What you have to do
Your answer should repeat exactly the lines from the one holding "family: Erinaceidae" through the end of the data, and it should contain no pictures.

Source data
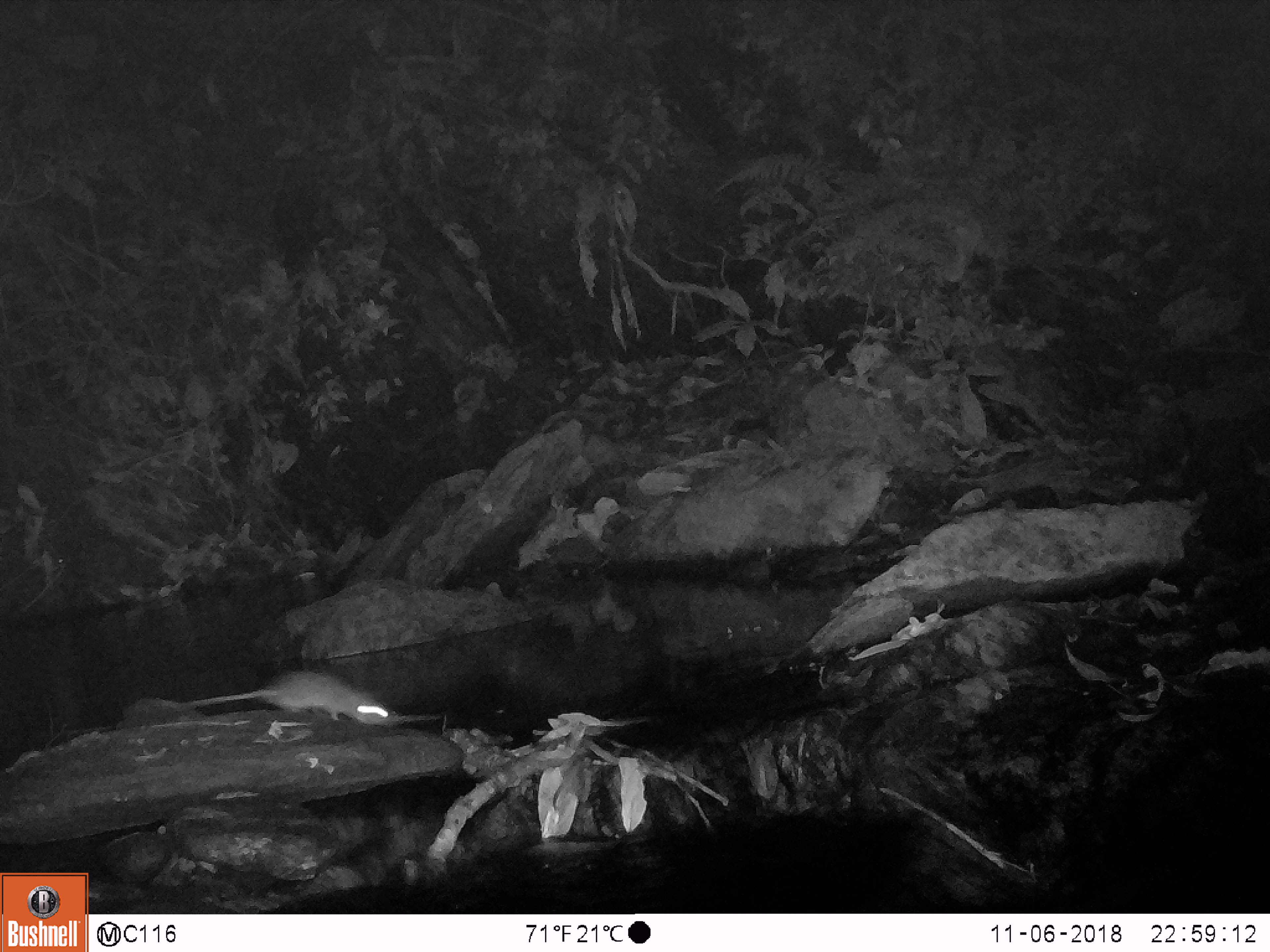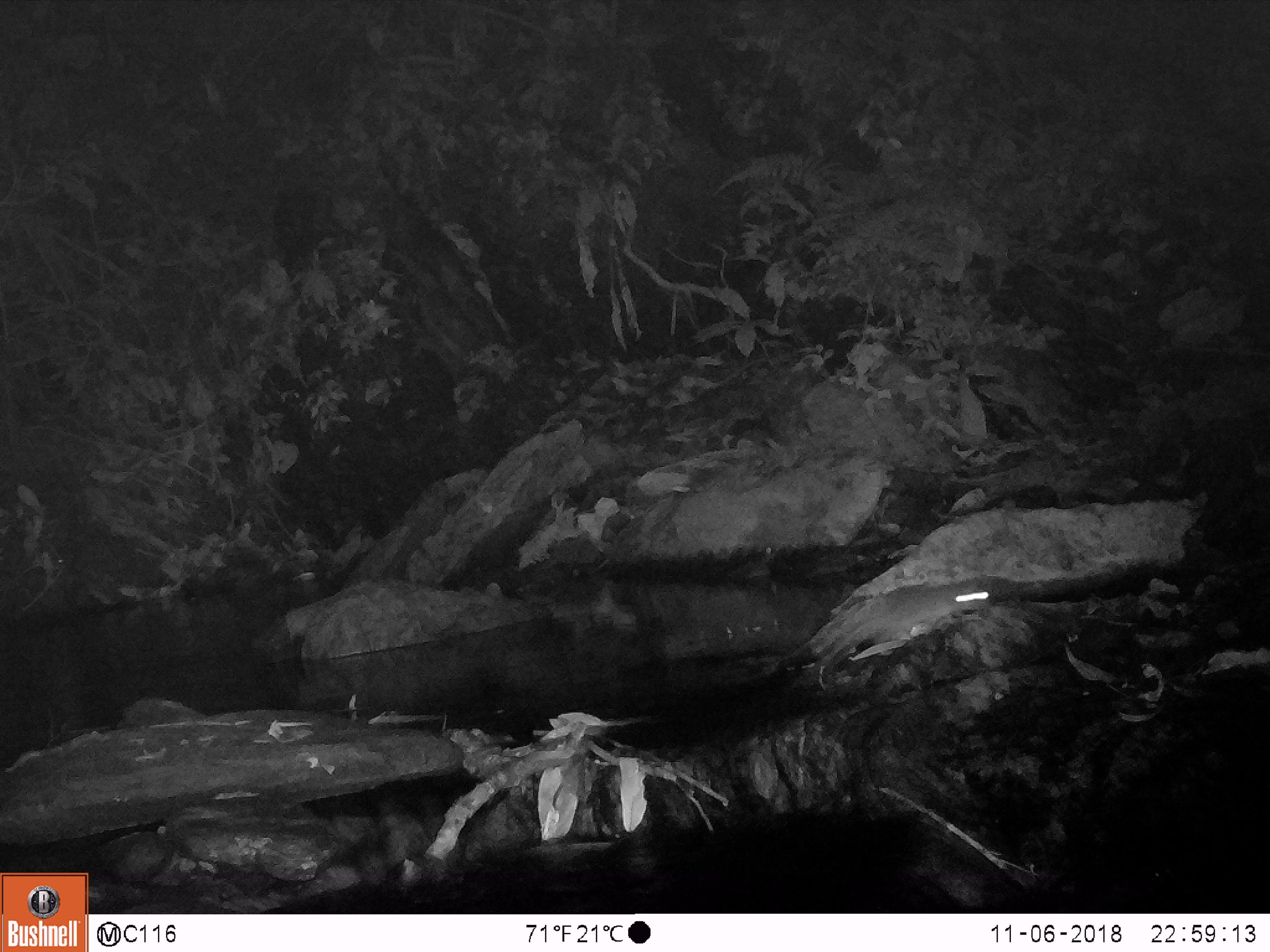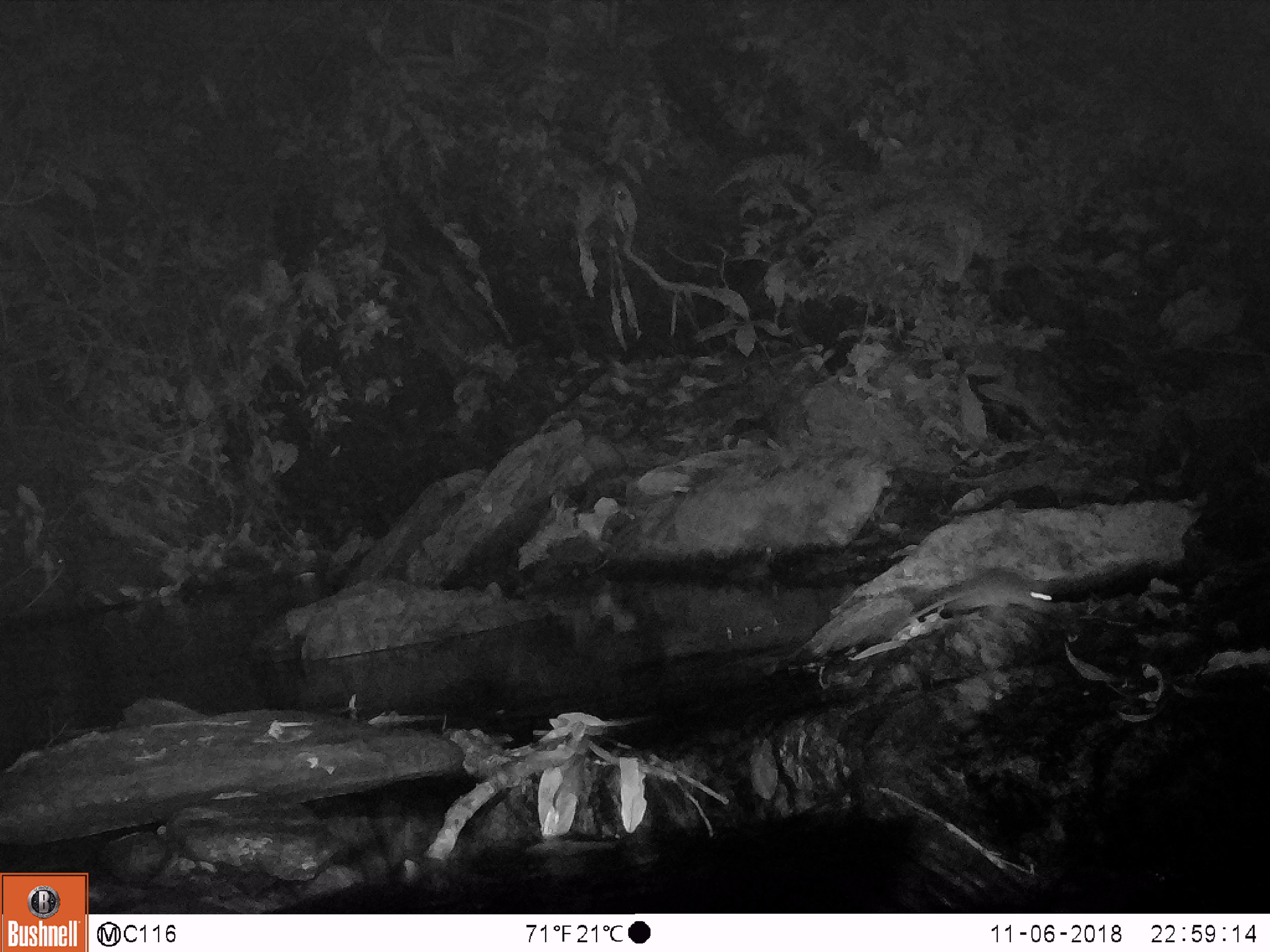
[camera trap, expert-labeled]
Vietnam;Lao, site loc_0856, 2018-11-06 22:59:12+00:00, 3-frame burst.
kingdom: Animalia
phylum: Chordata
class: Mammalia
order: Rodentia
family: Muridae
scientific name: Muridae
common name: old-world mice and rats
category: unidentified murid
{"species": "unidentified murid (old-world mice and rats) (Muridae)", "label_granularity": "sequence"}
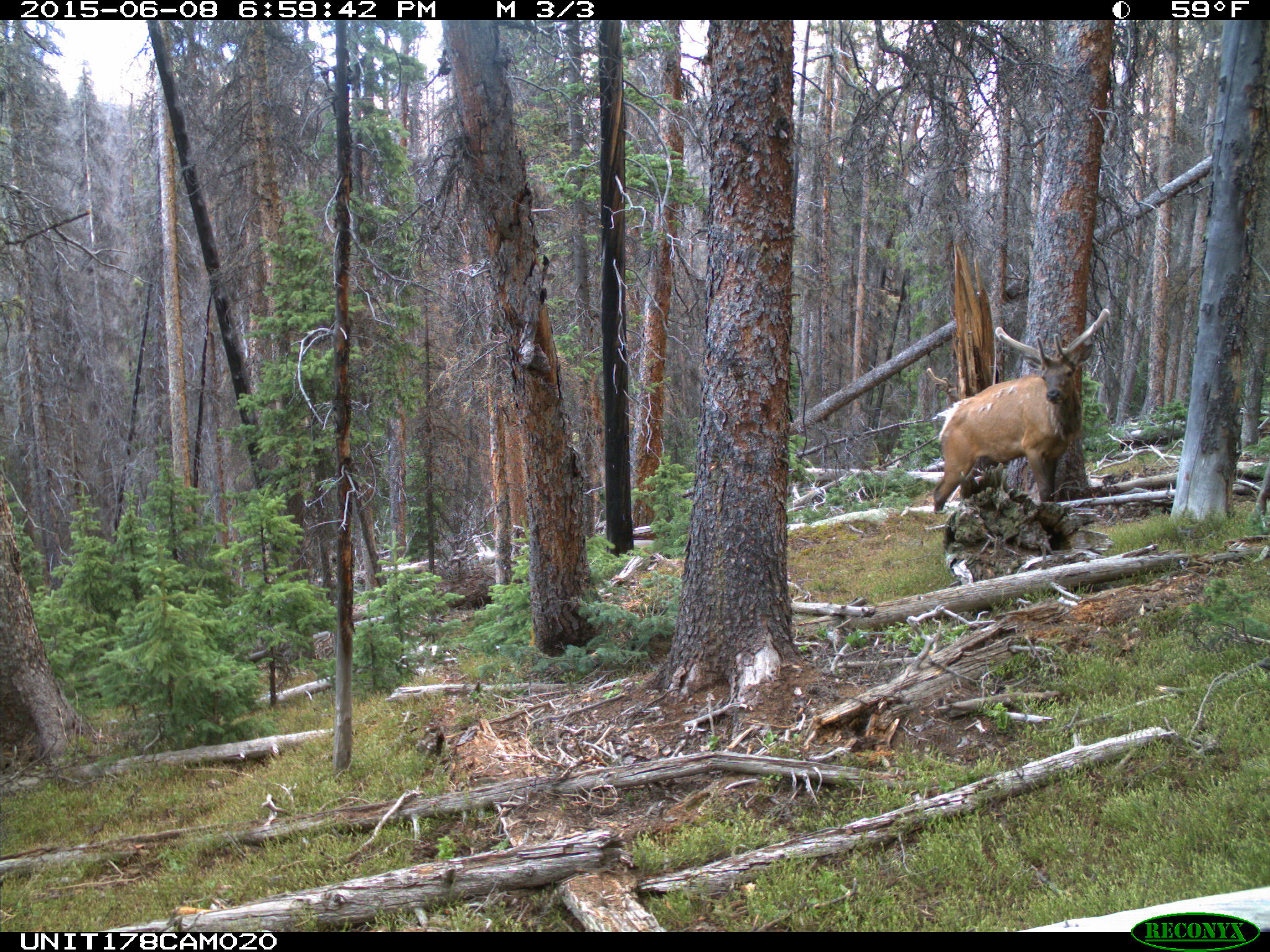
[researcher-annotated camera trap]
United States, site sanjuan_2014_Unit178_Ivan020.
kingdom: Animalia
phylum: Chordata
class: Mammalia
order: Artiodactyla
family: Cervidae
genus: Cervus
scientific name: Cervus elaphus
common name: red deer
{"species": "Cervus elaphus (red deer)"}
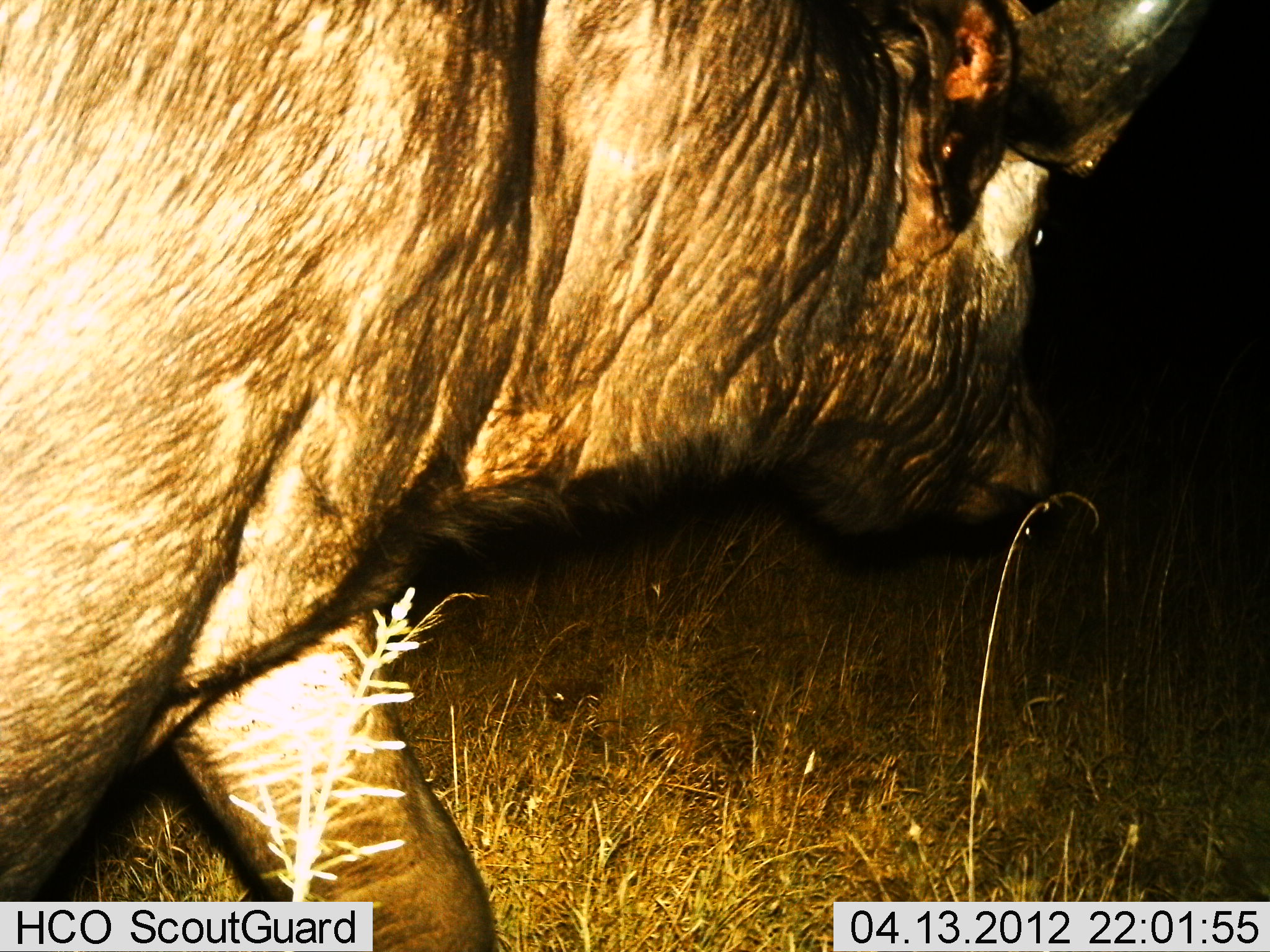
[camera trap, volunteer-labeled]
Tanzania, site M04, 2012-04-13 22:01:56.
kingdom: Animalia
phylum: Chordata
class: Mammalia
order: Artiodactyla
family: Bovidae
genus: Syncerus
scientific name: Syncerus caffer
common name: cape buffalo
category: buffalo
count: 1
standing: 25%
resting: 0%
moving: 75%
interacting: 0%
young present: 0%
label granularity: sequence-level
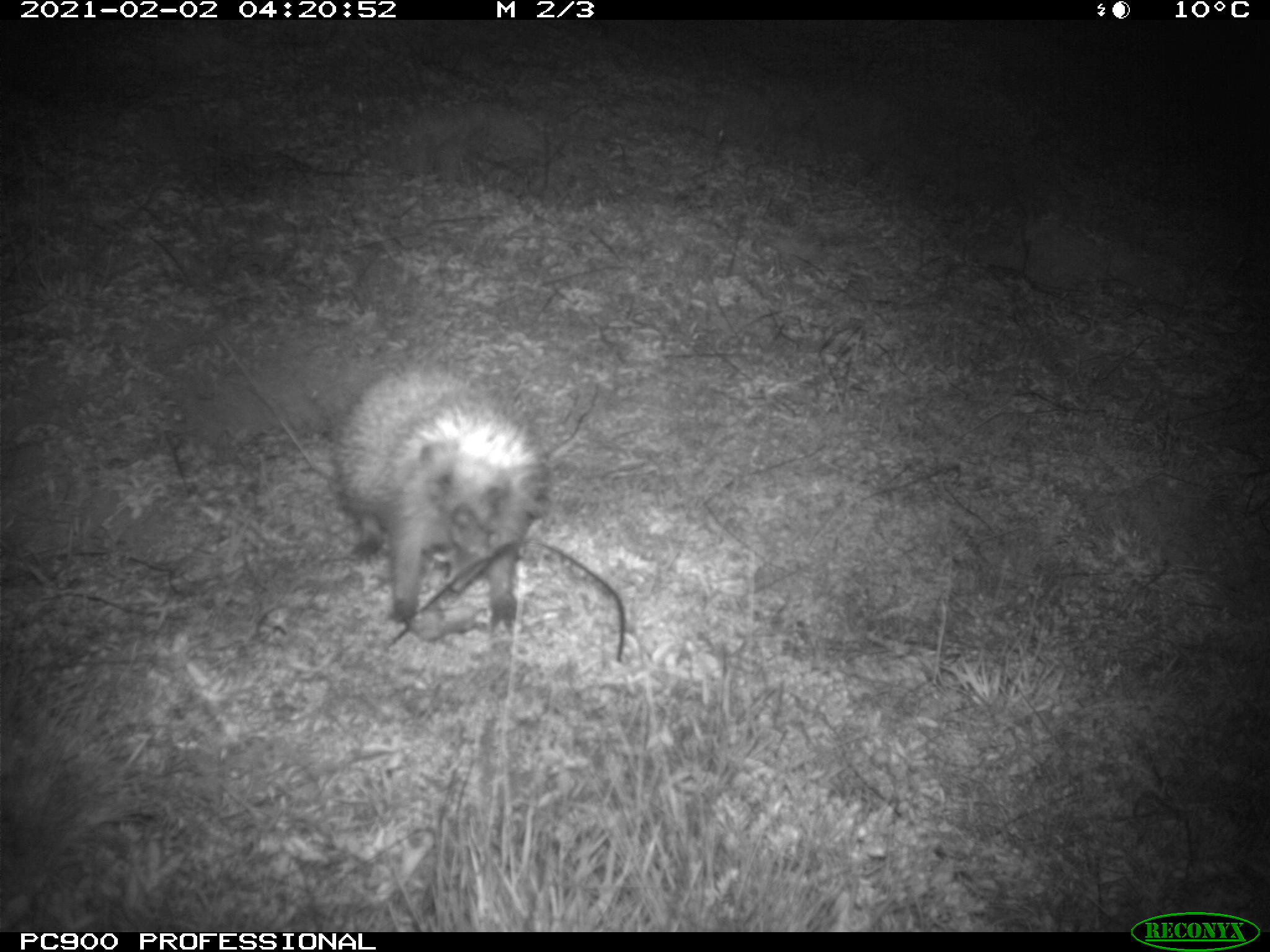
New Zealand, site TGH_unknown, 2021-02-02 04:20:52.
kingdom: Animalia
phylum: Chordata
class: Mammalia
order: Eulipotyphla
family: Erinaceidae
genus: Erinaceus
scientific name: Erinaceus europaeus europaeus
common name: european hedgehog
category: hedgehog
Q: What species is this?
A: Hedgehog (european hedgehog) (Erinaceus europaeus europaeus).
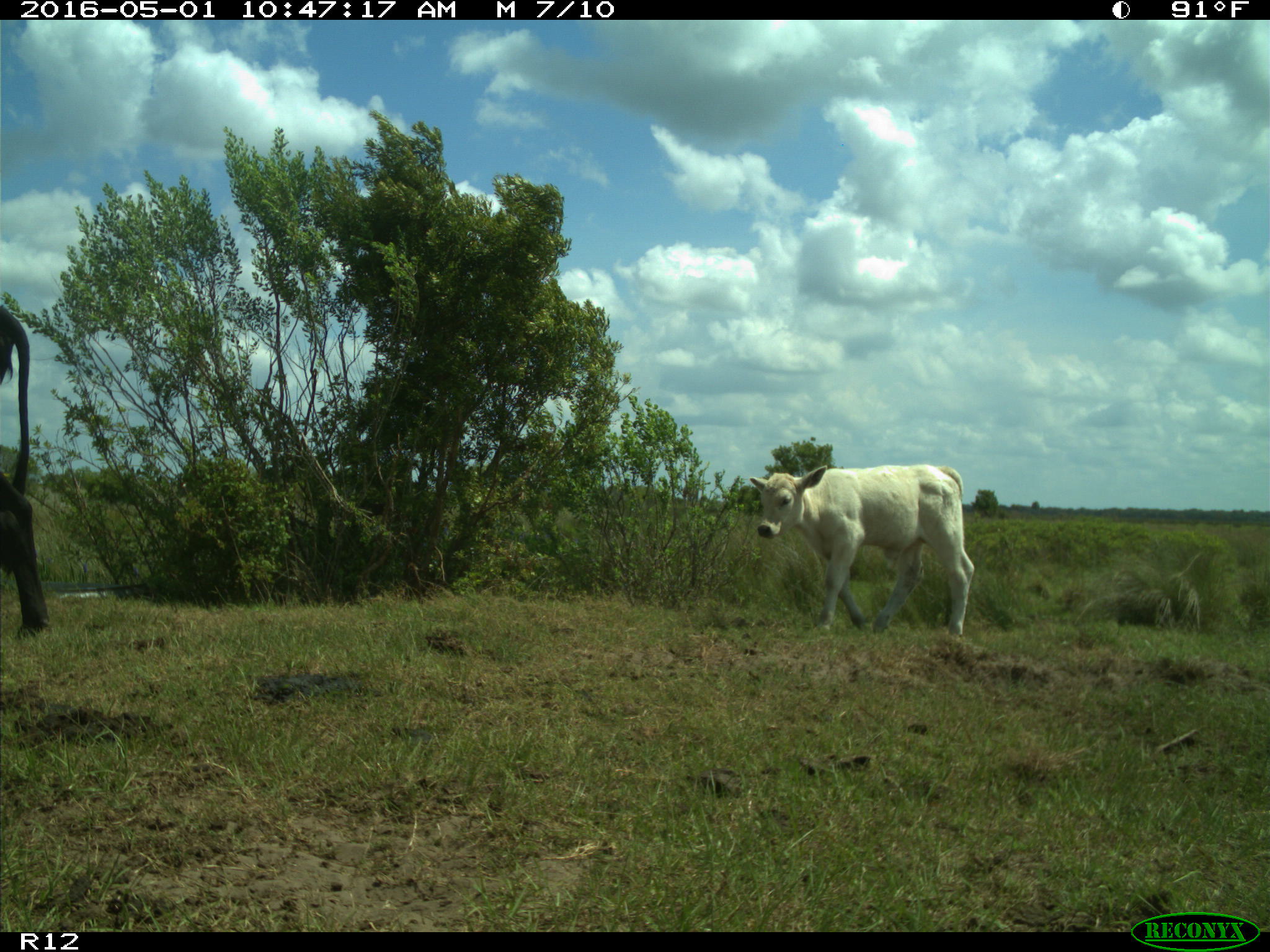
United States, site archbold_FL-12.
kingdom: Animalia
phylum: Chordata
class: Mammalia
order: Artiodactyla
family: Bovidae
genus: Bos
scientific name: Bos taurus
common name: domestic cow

Result of the task
family: Erinaceidae
genus: Erinaceus
scientific name: Erinaceus europaeus europaeus
common name: european hedgehog
category: hedgehog
Q: What species is this?
A: Hedgehog (european hedgehog) (Erinaceus europaeus europaeus).
United States, site archbold_FL-12.
kingdom: Animalia
phylum: Chordata
class: Mammalia
order: Artiodactyla
family: Bovidae
genus: Bos
scientific name: Bos taurus
common name: domestic cow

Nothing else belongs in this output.